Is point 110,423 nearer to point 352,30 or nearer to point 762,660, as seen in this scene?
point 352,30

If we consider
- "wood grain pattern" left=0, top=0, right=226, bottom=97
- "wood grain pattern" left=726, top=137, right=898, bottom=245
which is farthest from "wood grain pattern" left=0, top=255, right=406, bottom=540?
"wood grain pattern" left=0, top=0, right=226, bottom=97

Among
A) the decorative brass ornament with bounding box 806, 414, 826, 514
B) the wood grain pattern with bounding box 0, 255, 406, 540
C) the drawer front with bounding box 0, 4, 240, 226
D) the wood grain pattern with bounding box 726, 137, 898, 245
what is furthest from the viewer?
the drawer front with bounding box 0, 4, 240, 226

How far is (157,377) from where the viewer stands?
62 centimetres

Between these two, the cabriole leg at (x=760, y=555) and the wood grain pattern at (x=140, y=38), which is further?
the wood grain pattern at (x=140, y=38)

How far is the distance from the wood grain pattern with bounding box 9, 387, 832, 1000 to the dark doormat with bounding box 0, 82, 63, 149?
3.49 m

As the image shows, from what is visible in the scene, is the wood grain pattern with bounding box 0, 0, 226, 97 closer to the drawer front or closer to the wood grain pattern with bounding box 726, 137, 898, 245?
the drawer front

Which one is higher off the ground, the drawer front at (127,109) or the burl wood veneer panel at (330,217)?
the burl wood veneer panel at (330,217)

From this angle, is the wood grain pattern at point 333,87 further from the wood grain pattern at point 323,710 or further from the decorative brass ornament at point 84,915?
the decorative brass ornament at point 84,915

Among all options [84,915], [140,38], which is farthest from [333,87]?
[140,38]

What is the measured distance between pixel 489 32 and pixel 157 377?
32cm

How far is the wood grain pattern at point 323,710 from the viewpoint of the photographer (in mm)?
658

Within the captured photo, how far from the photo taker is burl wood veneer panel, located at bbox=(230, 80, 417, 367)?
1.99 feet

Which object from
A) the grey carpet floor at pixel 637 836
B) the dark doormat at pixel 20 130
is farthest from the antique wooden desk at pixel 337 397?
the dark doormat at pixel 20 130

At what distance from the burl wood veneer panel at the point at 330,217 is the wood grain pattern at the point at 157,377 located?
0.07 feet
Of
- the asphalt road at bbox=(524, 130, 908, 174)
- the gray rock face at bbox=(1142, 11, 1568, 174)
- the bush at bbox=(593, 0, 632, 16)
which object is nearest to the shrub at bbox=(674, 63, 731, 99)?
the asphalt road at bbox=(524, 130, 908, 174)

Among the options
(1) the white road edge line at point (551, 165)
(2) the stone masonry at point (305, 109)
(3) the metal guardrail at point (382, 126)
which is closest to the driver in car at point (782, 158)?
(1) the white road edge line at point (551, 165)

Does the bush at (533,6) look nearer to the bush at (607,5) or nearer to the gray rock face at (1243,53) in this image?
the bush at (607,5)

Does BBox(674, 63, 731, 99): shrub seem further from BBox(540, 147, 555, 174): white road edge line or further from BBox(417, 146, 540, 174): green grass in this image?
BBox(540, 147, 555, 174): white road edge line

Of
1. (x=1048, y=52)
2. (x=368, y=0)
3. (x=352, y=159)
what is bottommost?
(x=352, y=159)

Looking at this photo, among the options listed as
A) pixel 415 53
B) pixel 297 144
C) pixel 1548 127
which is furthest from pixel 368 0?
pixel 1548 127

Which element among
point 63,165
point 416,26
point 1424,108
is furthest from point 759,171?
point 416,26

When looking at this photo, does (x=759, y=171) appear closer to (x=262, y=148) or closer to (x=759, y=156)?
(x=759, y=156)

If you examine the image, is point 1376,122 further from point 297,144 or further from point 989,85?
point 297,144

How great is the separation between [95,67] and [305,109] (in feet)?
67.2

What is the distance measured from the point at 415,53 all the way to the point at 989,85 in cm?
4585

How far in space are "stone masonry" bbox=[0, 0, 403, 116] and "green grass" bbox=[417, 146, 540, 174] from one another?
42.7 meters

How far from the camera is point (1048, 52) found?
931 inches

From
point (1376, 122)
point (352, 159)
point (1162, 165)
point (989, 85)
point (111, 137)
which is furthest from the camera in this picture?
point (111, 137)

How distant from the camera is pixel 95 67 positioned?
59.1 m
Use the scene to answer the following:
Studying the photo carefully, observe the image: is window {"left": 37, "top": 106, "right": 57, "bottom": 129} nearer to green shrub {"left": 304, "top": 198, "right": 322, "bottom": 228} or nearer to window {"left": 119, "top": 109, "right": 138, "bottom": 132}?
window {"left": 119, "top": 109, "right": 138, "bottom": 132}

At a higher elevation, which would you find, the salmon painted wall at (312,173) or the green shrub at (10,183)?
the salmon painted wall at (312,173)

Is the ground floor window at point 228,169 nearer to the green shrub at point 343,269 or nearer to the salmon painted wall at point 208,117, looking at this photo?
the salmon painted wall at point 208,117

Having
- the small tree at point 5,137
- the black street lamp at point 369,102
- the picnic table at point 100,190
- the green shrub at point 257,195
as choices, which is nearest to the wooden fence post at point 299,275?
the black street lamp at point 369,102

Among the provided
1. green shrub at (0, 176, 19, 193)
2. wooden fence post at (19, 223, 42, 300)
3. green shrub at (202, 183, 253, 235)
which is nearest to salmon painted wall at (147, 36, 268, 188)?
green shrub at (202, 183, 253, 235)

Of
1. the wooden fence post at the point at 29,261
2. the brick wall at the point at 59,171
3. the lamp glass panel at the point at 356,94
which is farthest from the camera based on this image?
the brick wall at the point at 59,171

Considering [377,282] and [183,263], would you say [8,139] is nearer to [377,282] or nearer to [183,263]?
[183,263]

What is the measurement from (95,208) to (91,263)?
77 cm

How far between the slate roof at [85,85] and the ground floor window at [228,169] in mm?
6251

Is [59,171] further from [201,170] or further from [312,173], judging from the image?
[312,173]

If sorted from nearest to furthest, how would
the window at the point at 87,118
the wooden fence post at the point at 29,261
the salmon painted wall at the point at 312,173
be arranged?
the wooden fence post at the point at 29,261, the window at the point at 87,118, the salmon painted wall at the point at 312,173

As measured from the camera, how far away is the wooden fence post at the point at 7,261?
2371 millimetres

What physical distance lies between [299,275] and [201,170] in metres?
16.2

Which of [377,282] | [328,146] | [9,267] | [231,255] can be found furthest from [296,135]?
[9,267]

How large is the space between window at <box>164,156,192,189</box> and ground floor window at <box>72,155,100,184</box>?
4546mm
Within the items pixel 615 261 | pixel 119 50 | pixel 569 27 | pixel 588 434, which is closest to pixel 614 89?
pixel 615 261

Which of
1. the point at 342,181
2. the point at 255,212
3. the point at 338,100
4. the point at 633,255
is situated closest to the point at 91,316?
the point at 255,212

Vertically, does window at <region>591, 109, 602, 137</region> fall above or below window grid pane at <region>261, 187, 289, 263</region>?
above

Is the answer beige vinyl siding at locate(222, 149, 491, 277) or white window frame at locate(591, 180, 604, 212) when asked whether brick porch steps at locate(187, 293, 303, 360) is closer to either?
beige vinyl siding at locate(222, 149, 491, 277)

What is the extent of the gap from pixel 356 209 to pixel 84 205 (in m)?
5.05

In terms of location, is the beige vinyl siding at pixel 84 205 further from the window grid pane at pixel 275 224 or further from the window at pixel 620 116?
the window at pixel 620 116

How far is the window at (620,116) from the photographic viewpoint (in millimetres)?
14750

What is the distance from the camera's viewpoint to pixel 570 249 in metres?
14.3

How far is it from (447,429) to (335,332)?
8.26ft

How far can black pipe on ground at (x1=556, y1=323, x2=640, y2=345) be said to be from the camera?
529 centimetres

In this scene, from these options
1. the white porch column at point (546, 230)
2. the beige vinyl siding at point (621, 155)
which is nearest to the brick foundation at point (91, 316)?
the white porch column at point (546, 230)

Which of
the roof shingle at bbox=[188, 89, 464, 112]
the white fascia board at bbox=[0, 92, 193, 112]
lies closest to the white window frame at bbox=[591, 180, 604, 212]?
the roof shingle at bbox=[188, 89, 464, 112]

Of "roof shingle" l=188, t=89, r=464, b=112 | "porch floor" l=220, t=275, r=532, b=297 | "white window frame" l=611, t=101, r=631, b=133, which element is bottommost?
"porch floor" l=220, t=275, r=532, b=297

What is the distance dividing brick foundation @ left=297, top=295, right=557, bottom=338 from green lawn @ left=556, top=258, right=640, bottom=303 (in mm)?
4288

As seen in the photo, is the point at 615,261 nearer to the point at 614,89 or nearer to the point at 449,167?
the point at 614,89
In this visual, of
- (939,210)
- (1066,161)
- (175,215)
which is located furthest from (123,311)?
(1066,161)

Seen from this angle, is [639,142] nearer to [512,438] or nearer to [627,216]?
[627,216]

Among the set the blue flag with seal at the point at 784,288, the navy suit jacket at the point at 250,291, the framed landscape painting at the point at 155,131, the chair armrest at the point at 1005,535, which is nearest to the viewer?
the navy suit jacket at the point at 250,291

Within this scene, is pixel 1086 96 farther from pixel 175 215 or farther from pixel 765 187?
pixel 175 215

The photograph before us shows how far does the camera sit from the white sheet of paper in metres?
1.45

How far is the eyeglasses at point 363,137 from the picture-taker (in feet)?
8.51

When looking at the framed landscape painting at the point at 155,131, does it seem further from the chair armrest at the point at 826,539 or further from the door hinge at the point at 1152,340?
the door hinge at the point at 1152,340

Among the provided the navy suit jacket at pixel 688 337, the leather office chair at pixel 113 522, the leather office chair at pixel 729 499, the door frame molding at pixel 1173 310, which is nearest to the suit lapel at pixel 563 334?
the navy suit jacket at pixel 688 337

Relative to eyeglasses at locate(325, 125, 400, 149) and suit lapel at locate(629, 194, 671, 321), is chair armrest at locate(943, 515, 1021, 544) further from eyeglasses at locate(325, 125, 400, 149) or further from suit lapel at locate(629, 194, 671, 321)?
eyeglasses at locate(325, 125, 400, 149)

## [Aim of the task]
Can you return everything from the start of the material down to the line containing "62 centimetres", with both of those lines included and every line copied unchanged?

## [Reply to the exercise]
Is point 110,423 nearer to point 352,30 or nearer to point 762,660, as seen in this scene?
point 352,30

If we consider
- "wood grain pattern" left=0, top=0, right=226, bottom=97
- "wood grain pattern" left=726, top=137, right=898, bottom=245
which is farthest from "wood grain pattern" left=0, top=255, right=406, bottom=540?
"wood grain pattern" left=0, top=0, right=226, bottom=97

Among
A) the decorative brass ornament with bounding box 806, 414, 826, 514
B) the wood grain pattern with bounding box 0, 255, 406, 540
C) the drawer front with bounding box 0, 4, 240, 226
D) the wood grain pattern with bounding box 726, 137, 898, 245
what is furthest from the viewer?
the drawer front with bounding box 0, 4, 240, 226

How far is (157,377) from where the viewer stands?
62 centimetres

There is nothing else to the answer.